Keeping pictures out, repeat the lines of the listing below exactly, starting at its first line and finishing with the one that holds "[researcher-annotated camera trap]".

***** Records supplied *****

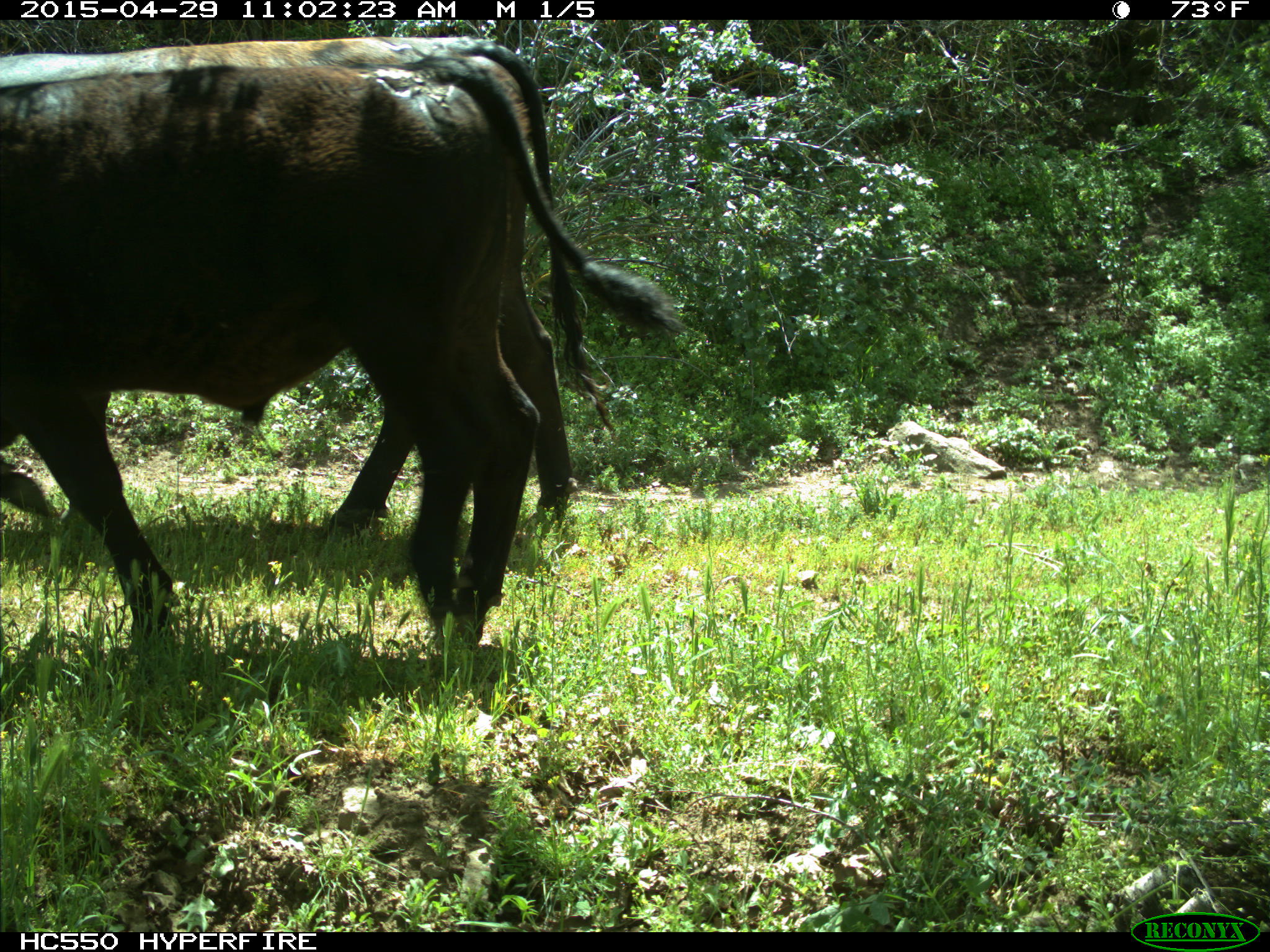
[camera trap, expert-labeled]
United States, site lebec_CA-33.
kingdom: Animalia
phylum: Chordata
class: Mammalia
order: Artiodactyla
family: Bovidae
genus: Bos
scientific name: Bos taurus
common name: domestic cow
Bos taurus (domestic cow).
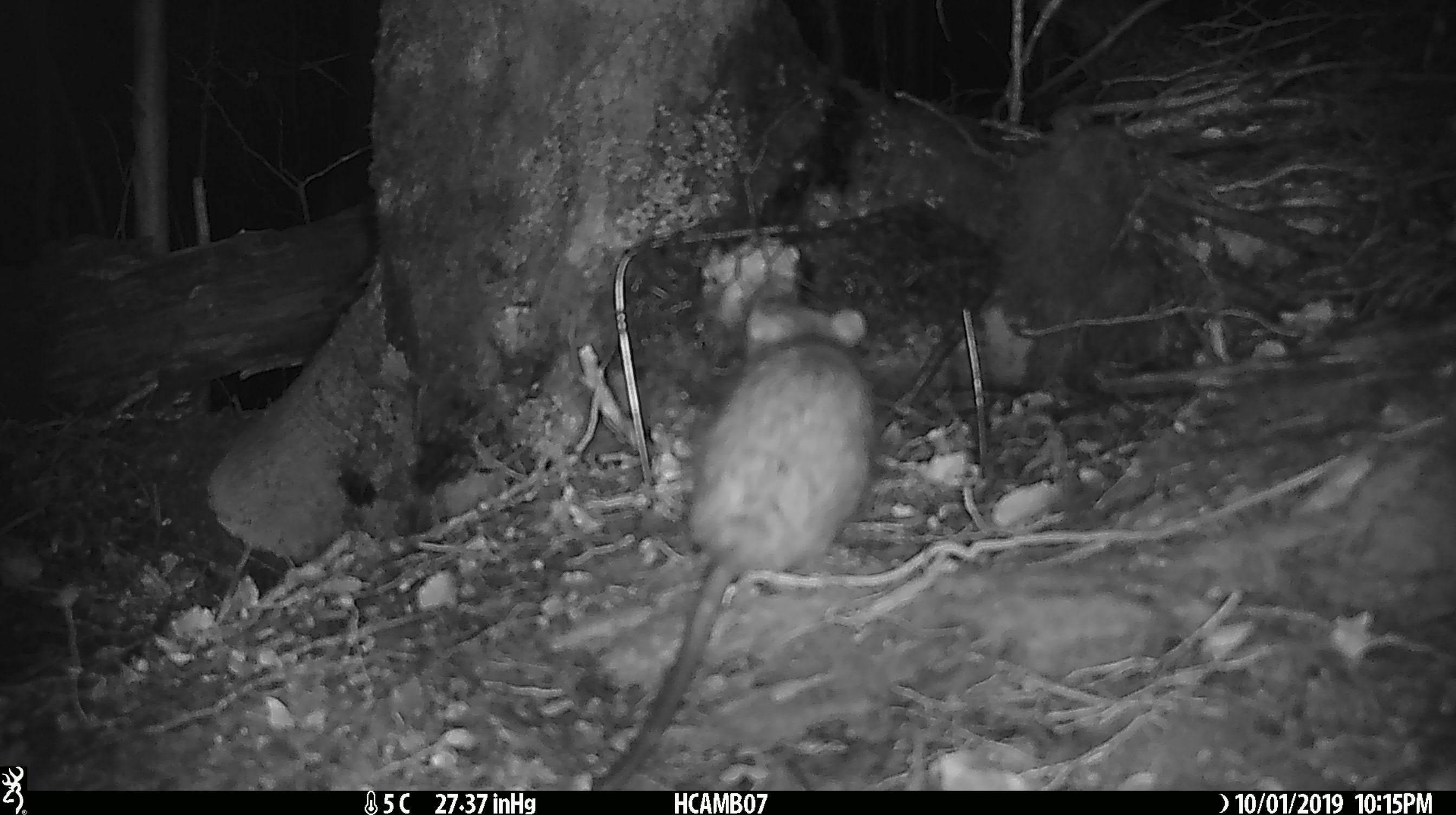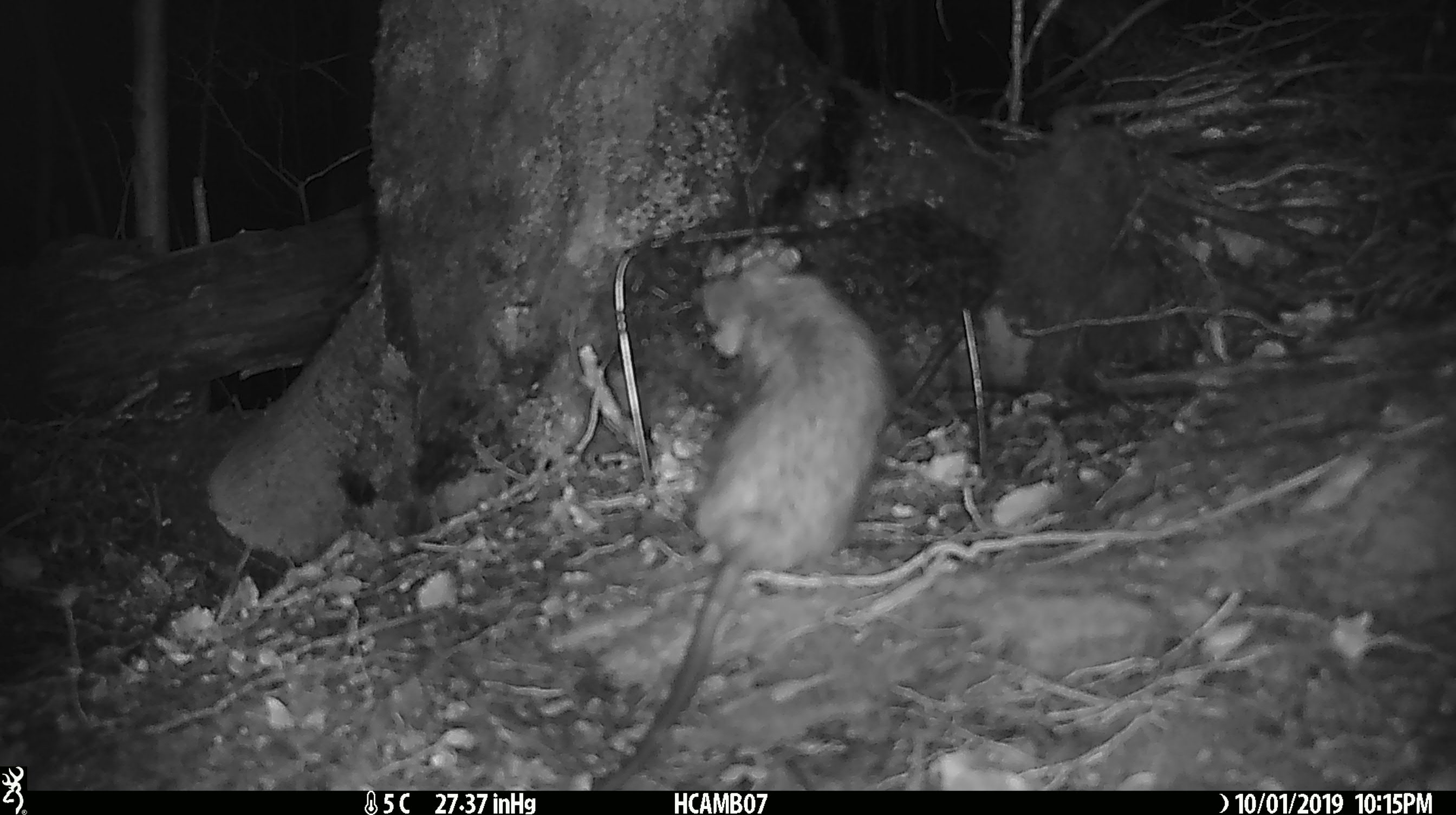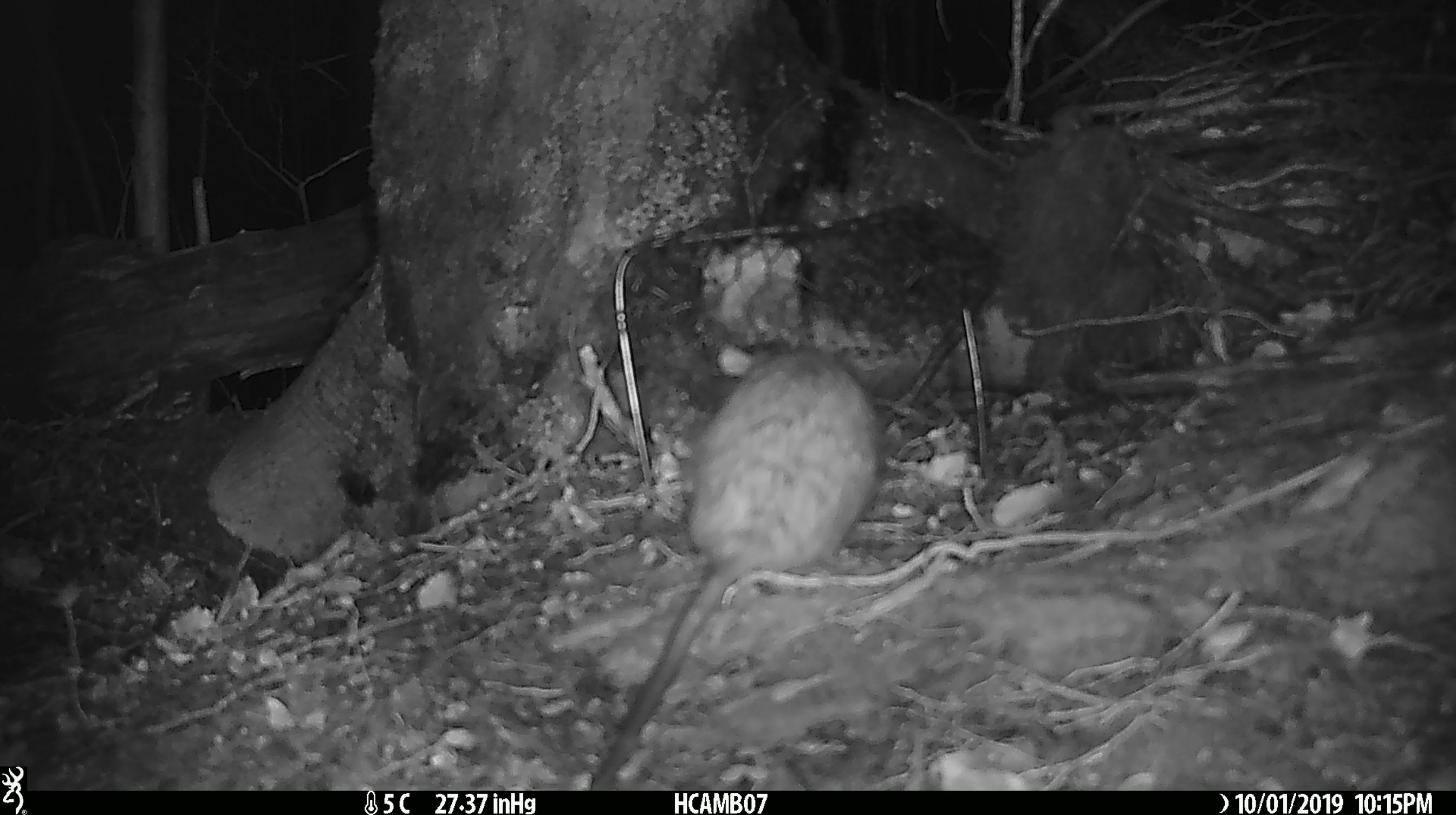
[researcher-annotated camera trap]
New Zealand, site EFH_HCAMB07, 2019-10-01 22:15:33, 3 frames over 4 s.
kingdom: Animalia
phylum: Chordata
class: Mammalia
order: Rodentia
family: Muridae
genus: Rattus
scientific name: Rattus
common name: rat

*****

### Solution to this exercise
[camera trap, expert-labeled]
United States, site lebec_CA-33.
kingdom: Animalia
phylum: Chordata
class: Mammalia
order: Artiodactyla
family: Bovidae
genus: Bos
scientific name: Bos taurus
common name: domestic cow
Bos taurus (domestic cow).
[researcher-annotated camera trap]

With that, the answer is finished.